The licensee had generated IRs #256375, #277506, #279018, #277146, #281105,

  1. 330409 and #372284 for the deficiencies. Subsequent to this inspection, the licensee generated IR #452548 regarding the ineffectiveness of the stations completed corrective actions to improve the quality of operations department drywell walkdowns.

NCV 2004013-04: Failure to Adequately Ensure that a Contract Worker Followed Station Standards While Working in an Area Flagged with a Protected Pathway Sign This issue was associated with the licensees failure to adhere to station procedures and standards for protected pathway equipment signs. During the 2004 outage, a worker threw a tool and tripped a safety-related breaker resulting in the temporary loss of a 480VAC power source. In reviewing the licensees corrective actions for this event, the inspectors determined that an apparent cause evaluation was generated for this event, as well as a number of other outage-related events. One of the CAs required the station to perform a review of the effectiveness of the CAs during the 2005 Unit 2 refueling outage as specified by assignment 273150-14; however, when the inspectors inquired about the results of this review, the licensee indicated that the assignment had not been completed because the assignment was not captured in the CAP as an action item. The licensee provided the inspectors with the meeting notes from the MRC meeting on January 27, 2005, and there were no comments regarding the deletion of this assignment. The licensee generated IR #446222 to address this issue.

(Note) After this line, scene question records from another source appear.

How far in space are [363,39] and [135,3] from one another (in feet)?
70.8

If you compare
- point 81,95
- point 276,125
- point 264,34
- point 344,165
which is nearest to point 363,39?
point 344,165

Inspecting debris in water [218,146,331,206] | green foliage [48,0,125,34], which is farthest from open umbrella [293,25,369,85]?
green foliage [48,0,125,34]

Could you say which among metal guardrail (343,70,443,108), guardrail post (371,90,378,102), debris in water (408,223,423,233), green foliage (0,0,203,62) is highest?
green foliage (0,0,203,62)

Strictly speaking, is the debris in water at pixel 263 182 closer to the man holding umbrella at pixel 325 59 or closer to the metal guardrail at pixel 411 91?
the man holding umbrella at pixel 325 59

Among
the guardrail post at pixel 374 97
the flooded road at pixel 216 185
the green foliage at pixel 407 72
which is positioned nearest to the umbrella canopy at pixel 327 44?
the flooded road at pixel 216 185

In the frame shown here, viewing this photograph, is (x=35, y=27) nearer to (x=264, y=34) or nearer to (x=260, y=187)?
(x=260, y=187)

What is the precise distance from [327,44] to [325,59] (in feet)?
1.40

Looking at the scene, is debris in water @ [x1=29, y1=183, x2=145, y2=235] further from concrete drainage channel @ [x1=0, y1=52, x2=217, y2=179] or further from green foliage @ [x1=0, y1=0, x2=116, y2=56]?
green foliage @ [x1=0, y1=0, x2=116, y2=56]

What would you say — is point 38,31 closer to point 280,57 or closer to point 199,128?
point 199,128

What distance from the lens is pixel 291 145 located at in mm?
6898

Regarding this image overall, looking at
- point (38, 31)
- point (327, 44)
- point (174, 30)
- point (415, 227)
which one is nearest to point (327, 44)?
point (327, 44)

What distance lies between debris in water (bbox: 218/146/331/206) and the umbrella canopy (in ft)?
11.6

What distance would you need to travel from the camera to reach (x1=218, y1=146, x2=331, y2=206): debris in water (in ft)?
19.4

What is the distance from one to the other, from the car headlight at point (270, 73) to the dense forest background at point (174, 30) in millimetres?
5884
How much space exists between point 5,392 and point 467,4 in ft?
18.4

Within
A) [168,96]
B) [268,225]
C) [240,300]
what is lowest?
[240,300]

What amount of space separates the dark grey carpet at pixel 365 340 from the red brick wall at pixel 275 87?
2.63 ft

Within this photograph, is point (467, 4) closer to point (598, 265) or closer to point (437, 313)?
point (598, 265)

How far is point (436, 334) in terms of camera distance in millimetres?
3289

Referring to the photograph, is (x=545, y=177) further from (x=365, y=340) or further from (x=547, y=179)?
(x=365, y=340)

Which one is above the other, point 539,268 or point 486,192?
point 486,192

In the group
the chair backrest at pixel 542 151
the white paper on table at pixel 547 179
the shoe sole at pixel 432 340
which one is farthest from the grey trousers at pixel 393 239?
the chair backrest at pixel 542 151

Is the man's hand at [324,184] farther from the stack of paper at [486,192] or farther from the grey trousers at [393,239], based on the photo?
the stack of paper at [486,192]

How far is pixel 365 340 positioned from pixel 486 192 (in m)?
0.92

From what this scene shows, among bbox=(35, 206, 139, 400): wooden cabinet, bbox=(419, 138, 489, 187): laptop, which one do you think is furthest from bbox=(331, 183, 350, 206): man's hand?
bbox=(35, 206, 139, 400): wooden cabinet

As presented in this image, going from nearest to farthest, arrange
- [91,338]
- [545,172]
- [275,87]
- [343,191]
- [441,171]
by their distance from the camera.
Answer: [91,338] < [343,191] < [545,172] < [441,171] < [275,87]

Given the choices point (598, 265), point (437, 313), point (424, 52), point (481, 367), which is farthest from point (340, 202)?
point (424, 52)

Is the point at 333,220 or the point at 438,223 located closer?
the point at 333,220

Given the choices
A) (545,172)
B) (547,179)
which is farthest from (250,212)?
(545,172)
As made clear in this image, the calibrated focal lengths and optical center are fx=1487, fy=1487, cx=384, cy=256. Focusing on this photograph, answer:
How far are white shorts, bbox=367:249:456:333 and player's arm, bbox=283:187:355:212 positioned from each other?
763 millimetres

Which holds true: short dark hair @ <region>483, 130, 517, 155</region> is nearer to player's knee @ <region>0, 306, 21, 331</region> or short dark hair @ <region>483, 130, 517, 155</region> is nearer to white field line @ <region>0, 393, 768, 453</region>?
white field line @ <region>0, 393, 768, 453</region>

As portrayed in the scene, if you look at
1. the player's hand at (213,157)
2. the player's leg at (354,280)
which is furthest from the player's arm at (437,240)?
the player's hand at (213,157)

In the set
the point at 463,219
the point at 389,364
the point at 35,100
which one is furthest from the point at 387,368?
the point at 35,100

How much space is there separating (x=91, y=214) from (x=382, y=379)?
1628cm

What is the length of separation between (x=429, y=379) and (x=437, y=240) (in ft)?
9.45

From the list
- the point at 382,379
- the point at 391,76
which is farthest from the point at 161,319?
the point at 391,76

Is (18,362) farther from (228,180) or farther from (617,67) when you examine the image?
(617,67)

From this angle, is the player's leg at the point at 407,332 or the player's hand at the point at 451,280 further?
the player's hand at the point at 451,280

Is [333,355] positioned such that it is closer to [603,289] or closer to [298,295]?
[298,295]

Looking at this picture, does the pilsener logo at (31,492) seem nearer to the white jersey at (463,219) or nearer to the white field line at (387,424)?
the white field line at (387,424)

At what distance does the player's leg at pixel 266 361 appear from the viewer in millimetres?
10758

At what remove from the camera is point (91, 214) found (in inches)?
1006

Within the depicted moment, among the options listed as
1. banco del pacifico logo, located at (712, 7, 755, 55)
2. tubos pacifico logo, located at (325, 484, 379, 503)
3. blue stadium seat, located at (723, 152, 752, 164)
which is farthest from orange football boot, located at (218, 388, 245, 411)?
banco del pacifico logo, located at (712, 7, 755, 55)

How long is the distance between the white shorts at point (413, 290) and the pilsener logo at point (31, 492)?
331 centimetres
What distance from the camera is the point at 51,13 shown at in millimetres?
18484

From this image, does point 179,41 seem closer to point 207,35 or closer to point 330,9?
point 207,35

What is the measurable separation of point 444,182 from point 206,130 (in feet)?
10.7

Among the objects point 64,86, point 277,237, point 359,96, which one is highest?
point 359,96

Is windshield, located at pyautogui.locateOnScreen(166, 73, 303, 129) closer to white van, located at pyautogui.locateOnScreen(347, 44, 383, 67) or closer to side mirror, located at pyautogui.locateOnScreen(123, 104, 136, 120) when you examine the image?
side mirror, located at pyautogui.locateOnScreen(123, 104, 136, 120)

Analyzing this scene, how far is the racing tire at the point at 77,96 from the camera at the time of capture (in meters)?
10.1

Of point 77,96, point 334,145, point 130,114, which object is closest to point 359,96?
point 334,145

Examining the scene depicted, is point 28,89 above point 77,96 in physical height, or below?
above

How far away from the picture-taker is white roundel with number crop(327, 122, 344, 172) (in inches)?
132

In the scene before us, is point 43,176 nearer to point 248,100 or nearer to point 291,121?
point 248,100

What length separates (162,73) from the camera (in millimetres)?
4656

ERV As-Found Testing During every refueling outage, the licensees maintenance practice was that each ERV actuator was refurbished, the pilot and main valves for two ERVs were replaced, and the pilot internals were replaced for the remaining two ERVs. Based on this level of maintenance activity with the valves, the licensee only performed as-left testing, and not as-found testing, on the ERVs to ensure the ERVs would remain operational for the cycle. In January 2004, the licensee submitted a TS amendment to discontinue in-situ testing of the ERVs and the NRC approved this amendment. This amendment submittal also described the licensees continuing practice of not conducting as-found testing of the ERVs, based on the level of maintenance conducted on the valves.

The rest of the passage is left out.